• Selected passage:
↓↓↓

Treatment options for prostate cancer

SURGERY

Surgery is usually only recommended after a thorough evaluation and discussion of all treatment options. A man considering surgery should be aware of the benefits and risks of the procedure.

  • Surgery to remove the prostate gland is often recommended for treating stages A and B prostate cancers. This is a lengthy procedure and complications are possible. There are many different surgery options. See: Radical prostatectomy and Robotic surgery.
  • Orchiectomy alters hormone production and may be recommended for cancer that has spread to other areas of the body. There may be some bruising and swelling right after surgery, but this will gradually go away. The loss of testosterone production may lead to problems with sexual function, osteoporosis (thinning of the bones), and loss of muscle mass.

RADIATION THERAPY

Radiation therapy is used primarily to treat stage A, B, or C prostate cancers. Whether radiation is as good as prostate removal is unclear. The decision about which treatment to choose can be difficult. In patients whose health makes surgery too risky, radiation therapy is often the preferred alternative. Radiation therapy to the prostate gland is either external or internal:

  • External beam radiation therapy is done in a radiation oncology center by specially trained radiation oncologists, usually on an outpatient basis. Before treatment, a therapist will mark the part of the body that is to be treated with a special pen. The radiation is delivered to the prostate gland using a device that looks like a normal x-ray machine. The treatment itself is generally painless. Side effects may include impotence, incontinence, appetite loss, fatigue, skin reactions such as redness and irritation, rectal burning or injury, diarrhea, inflamed bladder (cystitis), and blood in urine. External beam radiation therapy is usually done 5 days a week for 6 – 8 weeks.

↑↑↑

• Exercise instructions:
**a)** In the prostate cancer treatment text, how often and for how long is external beam radiation therapy usually given?
**b)** List every problem that the prostate cancer treatment text says the loss of testosterone production after orchiectomy may lead to.
**c)** Transcribe the prostate cancer treatment text between "Treatment options for" and "of muscle mass.", inclusive.

• Dataset extract:
↓↓↓

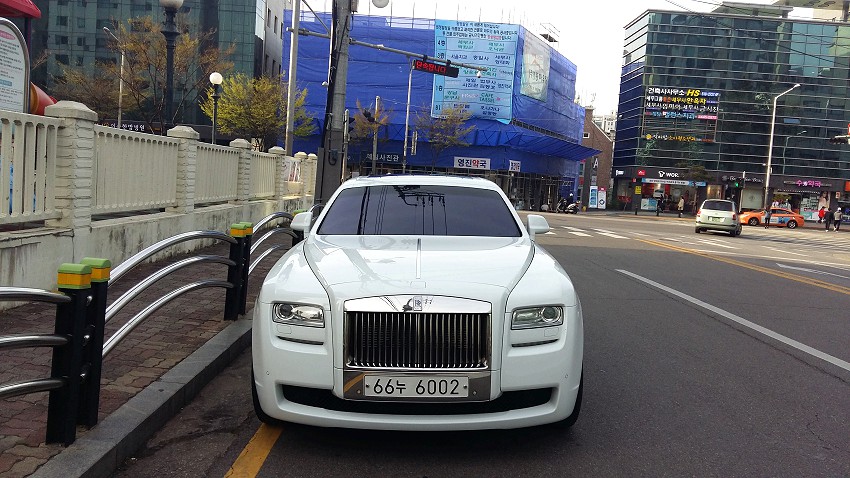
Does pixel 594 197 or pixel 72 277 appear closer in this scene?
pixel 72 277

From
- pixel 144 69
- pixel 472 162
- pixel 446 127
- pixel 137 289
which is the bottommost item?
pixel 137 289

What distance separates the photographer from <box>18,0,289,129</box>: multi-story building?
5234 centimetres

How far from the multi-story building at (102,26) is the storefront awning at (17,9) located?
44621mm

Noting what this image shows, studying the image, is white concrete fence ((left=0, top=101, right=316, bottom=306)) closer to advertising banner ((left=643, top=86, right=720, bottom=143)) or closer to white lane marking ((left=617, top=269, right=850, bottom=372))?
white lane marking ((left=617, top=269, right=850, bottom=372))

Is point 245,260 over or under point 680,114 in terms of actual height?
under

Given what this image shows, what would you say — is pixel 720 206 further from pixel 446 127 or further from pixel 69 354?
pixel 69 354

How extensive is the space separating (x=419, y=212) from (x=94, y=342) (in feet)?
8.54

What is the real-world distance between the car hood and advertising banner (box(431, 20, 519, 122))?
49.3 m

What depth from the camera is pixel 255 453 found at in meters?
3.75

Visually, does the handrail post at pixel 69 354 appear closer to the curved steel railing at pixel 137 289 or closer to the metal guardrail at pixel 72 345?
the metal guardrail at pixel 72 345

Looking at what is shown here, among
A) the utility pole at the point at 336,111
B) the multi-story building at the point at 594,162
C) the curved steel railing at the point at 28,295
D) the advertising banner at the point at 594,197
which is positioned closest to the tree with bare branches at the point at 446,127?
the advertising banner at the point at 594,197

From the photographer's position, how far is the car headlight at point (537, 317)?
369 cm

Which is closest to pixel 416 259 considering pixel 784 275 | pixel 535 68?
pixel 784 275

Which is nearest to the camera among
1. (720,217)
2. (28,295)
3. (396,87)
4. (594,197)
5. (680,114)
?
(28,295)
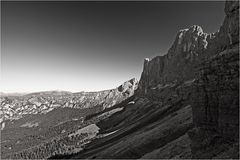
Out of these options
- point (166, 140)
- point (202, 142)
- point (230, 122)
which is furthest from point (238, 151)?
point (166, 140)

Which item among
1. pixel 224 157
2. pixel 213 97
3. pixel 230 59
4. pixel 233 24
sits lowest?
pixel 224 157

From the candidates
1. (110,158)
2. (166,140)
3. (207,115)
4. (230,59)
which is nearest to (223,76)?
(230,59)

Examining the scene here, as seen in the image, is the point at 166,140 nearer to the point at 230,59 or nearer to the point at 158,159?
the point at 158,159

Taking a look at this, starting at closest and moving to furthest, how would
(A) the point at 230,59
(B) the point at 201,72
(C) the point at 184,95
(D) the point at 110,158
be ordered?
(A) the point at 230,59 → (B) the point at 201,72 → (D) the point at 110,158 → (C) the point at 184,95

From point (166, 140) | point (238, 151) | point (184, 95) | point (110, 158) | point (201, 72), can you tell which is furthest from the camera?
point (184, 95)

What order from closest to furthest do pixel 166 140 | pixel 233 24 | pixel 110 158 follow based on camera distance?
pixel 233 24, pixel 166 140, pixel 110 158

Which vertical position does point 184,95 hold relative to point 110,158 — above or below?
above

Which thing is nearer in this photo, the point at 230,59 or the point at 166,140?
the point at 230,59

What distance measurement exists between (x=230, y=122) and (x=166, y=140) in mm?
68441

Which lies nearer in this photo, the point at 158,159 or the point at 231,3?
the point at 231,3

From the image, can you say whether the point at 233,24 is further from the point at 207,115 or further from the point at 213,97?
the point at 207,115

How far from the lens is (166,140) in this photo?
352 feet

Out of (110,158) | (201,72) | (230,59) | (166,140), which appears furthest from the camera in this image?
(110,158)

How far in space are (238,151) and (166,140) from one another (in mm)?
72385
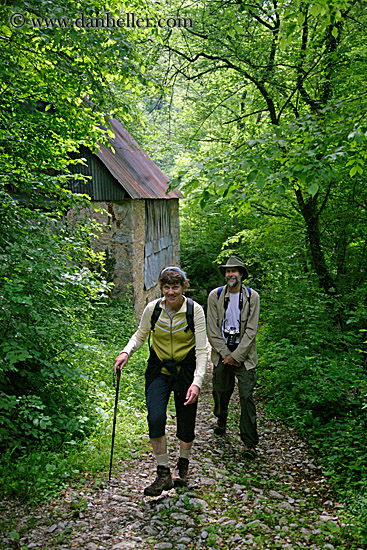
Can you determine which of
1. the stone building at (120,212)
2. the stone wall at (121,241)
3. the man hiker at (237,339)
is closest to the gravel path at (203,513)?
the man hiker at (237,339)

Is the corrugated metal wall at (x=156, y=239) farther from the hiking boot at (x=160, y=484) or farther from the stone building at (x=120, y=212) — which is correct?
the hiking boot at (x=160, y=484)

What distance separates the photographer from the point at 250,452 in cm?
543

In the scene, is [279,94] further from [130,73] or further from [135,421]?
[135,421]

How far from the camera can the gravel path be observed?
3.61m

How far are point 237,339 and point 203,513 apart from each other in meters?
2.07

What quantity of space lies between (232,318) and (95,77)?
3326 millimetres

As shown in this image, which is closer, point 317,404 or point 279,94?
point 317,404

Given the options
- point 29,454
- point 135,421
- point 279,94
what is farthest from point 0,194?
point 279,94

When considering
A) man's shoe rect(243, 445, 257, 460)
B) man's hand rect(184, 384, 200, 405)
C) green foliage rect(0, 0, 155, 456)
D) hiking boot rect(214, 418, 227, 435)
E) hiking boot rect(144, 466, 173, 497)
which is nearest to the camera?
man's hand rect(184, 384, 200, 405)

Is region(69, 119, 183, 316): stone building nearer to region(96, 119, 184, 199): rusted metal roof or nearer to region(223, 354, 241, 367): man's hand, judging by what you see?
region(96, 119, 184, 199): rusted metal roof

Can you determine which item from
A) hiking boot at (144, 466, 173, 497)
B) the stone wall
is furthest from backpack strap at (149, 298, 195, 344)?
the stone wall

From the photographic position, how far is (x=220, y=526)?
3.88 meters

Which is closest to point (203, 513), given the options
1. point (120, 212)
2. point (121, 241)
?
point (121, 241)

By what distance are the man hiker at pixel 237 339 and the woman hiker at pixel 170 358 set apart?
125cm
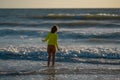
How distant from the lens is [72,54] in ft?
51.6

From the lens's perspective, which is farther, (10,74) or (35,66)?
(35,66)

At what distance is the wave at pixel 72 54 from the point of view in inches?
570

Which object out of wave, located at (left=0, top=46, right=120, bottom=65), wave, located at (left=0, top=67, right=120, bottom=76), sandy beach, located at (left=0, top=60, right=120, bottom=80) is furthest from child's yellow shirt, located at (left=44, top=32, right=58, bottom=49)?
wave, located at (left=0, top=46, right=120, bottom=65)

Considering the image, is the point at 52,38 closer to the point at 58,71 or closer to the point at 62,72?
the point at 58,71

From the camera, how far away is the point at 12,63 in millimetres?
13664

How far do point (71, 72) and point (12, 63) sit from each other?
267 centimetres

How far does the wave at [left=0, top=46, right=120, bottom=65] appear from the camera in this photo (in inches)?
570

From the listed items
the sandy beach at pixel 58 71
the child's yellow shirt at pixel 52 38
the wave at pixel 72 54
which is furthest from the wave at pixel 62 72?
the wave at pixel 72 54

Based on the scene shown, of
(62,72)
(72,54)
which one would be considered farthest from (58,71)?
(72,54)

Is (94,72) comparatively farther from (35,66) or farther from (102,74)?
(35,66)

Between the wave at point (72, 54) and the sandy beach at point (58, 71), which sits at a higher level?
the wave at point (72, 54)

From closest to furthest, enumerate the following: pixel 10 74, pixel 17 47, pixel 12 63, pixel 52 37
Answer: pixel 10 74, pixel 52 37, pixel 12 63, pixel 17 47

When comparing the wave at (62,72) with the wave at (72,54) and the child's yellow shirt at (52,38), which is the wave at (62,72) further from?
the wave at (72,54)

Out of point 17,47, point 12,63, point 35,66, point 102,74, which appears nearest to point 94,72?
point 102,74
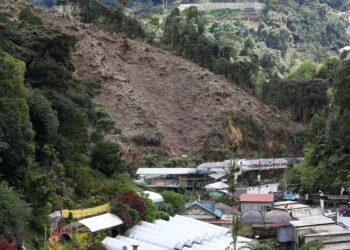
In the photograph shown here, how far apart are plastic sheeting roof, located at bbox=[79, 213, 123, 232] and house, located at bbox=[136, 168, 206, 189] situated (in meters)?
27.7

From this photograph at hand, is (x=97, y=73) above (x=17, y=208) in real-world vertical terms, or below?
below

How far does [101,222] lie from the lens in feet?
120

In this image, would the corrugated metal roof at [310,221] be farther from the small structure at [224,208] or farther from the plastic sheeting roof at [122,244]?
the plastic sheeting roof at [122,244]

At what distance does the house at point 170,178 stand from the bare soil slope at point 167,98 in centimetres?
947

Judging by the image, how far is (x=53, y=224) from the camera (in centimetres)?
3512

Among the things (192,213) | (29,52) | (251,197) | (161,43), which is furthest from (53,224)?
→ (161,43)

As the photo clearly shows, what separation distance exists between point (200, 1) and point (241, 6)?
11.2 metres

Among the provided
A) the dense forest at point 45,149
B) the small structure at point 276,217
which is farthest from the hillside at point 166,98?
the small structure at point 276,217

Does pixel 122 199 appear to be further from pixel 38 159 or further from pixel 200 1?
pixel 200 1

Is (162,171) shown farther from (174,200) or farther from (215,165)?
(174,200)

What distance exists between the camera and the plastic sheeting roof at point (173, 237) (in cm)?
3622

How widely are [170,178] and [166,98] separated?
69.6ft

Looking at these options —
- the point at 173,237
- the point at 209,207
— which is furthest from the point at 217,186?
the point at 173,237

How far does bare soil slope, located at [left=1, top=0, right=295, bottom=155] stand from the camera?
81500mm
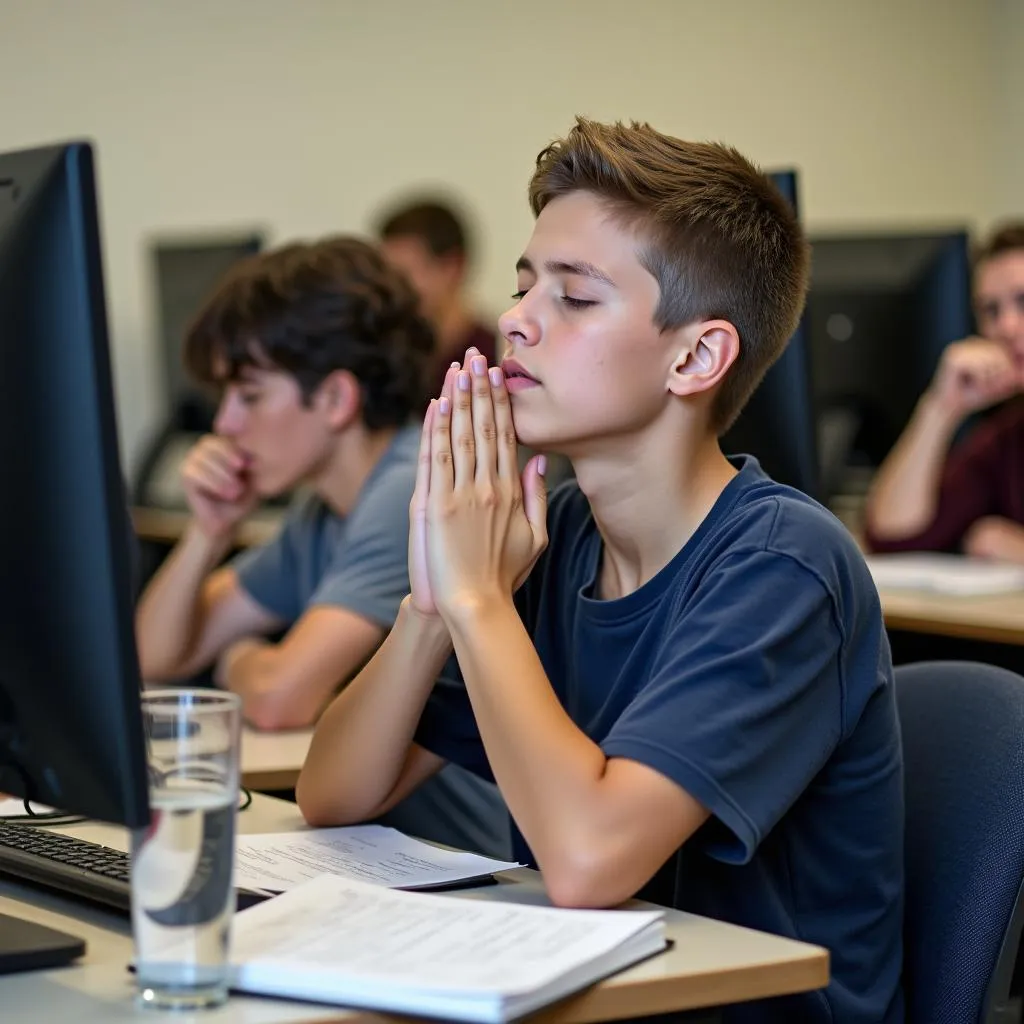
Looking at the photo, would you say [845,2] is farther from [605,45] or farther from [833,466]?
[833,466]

↑↑↑

• Task responses:
**a)** 5 days a week for 6 – 8 weeks

**b)**
- Problems with sexual function
- Osteoporosis (thinning of the bones)
- Loss of muscle mass

**c)**
Treatment options for prostate cancer

SURGERY

Surgery is usually only recommended after a thorough evaluation and discussion of all treatment options. A man considering surgery should be aware of the benefits and risks of the procedure.

  • Surgery to remove the prostate gland is often recommended for treating stages A and B prostate cancers. This is a lengthy procedure and complications are possible. There are many different surgery options. See: Radical prostatectomy and Robotic surgery.
  • Orchiectomy alters hormone production and may be recommended for cancer that has spread to other areas of the body. There may be some bruising and swelling right after surgery, but this will gradually go away. The loss of testosterone production may lead to problems with sexual function, osteoporosis (thinning of the bones), and loss of muscle mass.